Function 'PowBackward1' returned nan values in its 1th output

I am attempting to implement the following operation from this paper:

This is what it looks like in code:

class FrontEnd(nn.Module):
    def __init__(self):
        super().__init__()
        self.bn = nn.BatchNorm1d(80, affine=False)
        self.register_parameter('alpha', torch.nn.Parameter(torch.tensor(0.5)))
        
    def forward(self, x):
        bs, im_num, ch, y_dim, x_dim = x.shape
        x = x ** torch.sigmoid(self.alpha) # <----- line causing issues
        x = x.view(-1, y_dim, x_dim)
        x = self.bn(x)
        return x.view(bs, im_num, ch, y_dim, x_dim)

If I set the alpha parameter to not require grad, everything is fine. If I however make it learnable, loss turns to nan after a single iteration.

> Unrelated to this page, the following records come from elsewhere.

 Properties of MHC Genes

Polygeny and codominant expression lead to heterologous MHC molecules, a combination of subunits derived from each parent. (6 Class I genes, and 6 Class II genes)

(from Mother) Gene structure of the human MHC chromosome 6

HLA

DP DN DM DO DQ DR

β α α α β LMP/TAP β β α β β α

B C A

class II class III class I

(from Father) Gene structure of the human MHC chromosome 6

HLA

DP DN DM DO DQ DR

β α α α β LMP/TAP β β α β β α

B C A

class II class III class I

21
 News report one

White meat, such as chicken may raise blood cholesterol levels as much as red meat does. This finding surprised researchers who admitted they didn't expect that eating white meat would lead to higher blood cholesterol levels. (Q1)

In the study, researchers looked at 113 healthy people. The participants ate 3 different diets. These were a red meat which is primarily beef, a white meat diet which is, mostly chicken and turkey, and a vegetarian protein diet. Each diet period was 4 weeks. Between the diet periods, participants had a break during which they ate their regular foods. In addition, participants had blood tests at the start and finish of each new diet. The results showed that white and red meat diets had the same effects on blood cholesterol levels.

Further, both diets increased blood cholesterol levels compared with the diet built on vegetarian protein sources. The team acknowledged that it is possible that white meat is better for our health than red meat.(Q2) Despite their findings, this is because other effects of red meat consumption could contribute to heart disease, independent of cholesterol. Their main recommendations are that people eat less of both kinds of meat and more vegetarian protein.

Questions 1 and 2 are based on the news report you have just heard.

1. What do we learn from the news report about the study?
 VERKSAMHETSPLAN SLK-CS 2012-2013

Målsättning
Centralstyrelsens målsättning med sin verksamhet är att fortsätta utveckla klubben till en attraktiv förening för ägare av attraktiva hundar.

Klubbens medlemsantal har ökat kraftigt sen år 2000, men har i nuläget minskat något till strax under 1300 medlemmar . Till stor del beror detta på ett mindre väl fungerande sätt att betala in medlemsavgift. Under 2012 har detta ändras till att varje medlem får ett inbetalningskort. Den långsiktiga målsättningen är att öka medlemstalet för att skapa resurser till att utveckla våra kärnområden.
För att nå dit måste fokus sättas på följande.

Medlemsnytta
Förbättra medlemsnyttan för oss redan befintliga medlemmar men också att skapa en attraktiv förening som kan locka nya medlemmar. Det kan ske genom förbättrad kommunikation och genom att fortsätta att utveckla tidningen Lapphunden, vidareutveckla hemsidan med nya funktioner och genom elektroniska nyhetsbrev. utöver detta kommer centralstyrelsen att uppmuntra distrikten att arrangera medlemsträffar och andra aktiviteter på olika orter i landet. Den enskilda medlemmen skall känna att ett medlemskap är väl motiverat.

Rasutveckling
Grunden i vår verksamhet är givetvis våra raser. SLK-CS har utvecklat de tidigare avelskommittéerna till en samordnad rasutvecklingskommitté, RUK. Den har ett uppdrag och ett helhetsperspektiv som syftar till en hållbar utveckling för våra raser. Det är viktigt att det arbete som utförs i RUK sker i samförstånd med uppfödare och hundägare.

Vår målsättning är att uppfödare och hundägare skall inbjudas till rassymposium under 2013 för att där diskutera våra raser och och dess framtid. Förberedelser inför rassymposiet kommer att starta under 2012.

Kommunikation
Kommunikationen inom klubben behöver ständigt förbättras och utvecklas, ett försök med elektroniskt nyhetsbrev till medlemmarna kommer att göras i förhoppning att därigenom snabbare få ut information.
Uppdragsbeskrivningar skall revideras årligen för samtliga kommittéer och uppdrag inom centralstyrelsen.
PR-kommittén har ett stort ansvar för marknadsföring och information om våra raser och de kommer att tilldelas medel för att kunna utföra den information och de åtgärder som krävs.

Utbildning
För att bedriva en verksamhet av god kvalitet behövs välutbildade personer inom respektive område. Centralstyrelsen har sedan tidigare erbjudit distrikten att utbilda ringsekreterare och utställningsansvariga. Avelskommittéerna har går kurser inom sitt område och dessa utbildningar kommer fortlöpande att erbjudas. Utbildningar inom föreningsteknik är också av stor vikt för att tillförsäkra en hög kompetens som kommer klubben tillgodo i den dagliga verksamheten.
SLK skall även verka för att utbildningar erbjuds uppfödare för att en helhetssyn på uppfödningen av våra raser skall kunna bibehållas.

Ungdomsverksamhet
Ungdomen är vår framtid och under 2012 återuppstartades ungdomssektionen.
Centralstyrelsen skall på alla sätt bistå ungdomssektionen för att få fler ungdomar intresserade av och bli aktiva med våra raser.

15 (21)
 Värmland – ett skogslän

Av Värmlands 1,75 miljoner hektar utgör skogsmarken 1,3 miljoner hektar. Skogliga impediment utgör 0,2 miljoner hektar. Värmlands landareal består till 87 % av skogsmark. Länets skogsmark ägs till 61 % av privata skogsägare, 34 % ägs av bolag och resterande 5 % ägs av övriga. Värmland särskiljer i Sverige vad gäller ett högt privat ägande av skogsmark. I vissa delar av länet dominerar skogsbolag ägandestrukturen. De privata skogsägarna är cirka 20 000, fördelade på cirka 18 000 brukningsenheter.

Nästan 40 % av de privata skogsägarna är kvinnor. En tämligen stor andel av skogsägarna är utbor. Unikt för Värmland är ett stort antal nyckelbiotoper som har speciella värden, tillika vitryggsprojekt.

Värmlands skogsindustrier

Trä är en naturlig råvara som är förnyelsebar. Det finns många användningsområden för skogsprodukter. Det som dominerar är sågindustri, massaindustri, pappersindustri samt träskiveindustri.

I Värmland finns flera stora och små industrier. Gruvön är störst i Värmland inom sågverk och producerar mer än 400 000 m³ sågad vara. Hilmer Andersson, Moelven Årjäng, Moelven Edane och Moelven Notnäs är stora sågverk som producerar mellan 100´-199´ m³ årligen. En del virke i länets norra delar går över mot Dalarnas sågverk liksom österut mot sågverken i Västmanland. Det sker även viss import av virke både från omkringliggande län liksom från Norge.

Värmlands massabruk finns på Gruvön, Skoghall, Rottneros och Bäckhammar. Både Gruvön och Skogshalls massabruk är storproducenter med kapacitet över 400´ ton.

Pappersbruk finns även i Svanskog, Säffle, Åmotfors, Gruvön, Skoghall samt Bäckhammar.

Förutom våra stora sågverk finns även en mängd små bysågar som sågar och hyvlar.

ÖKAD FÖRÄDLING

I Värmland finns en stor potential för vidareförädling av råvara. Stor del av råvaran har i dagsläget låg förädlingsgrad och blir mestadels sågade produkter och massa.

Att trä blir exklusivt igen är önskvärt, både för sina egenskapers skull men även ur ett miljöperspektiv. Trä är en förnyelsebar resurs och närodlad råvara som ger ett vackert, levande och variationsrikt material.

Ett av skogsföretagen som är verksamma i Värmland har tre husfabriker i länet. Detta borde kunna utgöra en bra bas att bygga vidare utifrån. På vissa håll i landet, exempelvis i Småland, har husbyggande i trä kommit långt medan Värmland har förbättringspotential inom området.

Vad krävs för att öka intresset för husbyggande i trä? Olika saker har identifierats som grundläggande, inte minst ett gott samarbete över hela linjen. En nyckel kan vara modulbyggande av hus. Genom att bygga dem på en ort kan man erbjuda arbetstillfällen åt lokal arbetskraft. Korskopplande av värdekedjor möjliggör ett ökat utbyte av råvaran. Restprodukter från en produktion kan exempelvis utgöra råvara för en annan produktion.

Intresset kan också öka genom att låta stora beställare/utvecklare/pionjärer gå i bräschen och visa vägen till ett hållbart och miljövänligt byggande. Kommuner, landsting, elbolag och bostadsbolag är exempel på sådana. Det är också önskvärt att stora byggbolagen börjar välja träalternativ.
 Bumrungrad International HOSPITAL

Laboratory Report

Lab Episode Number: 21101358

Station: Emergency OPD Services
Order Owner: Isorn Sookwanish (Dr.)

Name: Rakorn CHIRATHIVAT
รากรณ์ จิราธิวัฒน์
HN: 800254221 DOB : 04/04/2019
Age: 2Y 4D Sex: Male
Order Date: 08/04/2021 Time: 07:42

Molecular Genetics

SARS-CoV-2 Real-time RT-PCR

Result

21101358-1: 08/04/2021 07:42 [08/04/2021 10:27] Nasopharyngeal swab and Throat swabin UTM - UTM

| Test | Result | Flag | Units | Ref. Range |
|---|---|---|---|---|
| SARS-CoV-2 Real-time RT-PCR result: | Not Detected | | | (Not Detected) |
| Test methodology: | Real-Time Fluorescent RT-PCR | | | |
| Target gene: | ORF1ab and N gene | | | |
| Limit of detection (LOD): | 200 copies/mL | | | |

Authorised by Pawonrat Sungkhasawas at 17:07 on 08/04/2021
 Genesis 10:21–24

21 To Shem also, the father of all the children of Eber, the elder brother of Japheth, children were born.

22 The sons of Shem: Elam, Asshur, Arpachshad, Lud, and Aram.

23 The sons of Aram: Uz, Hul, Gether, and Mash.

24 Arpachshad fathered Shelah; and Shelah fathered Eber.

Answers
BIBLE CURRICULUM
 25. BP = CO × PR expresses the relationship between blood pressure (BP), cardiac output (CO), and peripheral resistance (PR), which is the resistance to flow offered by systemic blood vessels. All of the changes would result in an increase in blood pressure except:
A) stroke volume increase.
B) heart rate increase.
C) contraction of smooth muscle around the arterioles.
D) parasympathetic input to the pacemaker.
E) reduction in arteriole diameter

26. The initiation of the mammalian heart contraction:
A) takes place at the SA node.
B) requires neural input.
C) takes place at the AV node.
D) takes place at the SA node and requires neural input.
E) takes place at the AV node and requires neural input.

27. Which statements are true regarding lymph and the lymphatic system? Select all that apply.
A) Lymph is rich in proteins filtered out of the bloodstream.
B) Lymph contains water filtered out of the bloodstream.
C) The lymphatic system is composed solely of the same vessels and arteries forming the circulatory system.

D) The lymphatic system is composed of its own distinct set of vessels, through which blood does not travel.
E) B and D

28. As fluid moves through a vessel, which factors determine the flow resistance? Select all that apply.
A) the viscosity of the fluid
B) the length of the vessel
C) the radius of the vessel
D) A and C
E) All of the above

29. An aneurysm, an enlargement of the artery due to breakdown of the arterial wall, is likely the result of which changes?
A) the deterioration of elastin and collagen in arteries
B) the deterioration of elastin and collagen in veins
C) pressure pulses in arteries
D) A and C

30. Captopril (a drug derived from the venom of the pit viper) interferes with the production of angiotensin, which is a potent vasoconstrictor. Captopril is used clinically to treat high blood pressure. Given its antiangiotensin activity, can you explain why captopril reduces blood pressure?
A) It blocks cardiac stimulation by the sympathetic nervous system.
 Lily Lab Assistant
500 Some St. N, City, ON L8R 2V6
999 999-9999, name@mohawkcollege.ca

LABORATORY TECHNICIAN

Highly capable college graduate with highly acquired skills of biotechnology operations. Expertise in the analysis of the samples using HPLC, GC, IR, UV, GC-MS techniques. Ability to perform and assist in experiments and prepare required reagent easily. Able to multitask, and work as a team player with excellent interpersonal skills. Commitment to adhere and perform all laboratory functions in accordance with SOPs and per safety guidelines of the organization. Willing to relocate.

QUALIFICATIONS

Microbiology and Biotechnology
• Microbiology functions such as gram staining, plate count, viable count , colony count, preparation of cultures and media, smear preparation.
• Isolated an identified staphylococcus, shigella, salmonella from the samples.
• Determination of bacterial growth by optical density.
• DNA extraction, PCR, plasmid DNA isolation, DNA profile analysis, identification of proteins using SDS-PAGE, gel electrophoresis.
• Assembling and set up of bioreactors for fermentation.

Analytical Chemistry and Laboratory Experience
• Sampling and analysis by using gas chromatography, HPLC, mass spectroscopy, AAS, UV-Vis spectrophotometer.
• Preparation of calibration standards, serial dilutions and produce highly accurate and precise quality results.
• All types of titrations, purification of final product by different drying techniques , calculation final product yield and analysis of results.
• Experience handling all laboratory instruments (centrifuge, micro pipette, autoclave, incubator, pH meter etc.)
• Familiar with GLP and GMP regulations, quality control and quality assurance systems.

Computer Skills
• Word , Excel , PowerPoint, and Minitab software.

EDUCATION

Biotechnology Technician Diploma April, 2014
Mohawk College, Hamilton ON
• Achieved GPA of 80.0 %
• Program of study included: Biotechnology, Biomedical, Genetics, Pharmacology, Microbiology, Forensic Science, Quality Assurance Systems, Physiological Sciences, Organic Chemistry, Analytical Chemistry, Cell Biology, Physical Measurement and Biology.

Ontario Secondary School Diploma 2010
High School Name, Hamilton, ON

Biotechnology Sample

When running with anomaly detection, this is the message that I get:

---------------------------------------------------------------------------
RuntimeError                              Traceback (most recent call last)
<ipython-input-19-953c2962d9a9> in <module>
     10         loss = criterion(outputs, labels)
     11         with autograd.detect_anomaly():
---> 12             loss.backward()
     13     #         print(model.frontend.alpha.grad)
     14             optimizer.step()

/opt/conda/lib/python3.7/site-packages/torch/tensor.py in backward(self, gradient, retain_graph, create_graph)
    193                 products. Defaults to ``False``.
    194         """
--> 195         torch.autograd.backward(self, gradient, retain_graph, create_graph)
    196 
    197     def register_hook(self, hook):

/opt/conda/lib/python3.7/site-packages/torch/autograd/__init__.py in backward(tensors, grad_tensors, retain_graph, create_graph, grad_variables)
     97     Variable._execution_engine.run_backward(
     98         tensors, grad_tensors, retain_graph, create_graph,
---> 99         allow_unreachable=True)  # allow_unreachable flag
    100 
    101 

RuntimeError: Function 'PowBackward1' returned nan values in its 1th output.

If I register a backward hook on frontend as follows:

def printgradvals(self, grad_input, grad_output):
    print(grad_input[0].ne(grad_input[0]).any())
    print(grad_output[0].ne(grad_output[0]).any())
    print(grad_input[0].abs().mean())
    print(grad_output[0].abs().mean())
    print(grad_input[0].abs().min())
    print(grad_output[0].abs().min())

model.frontend.register_backward_hook(printgradvals)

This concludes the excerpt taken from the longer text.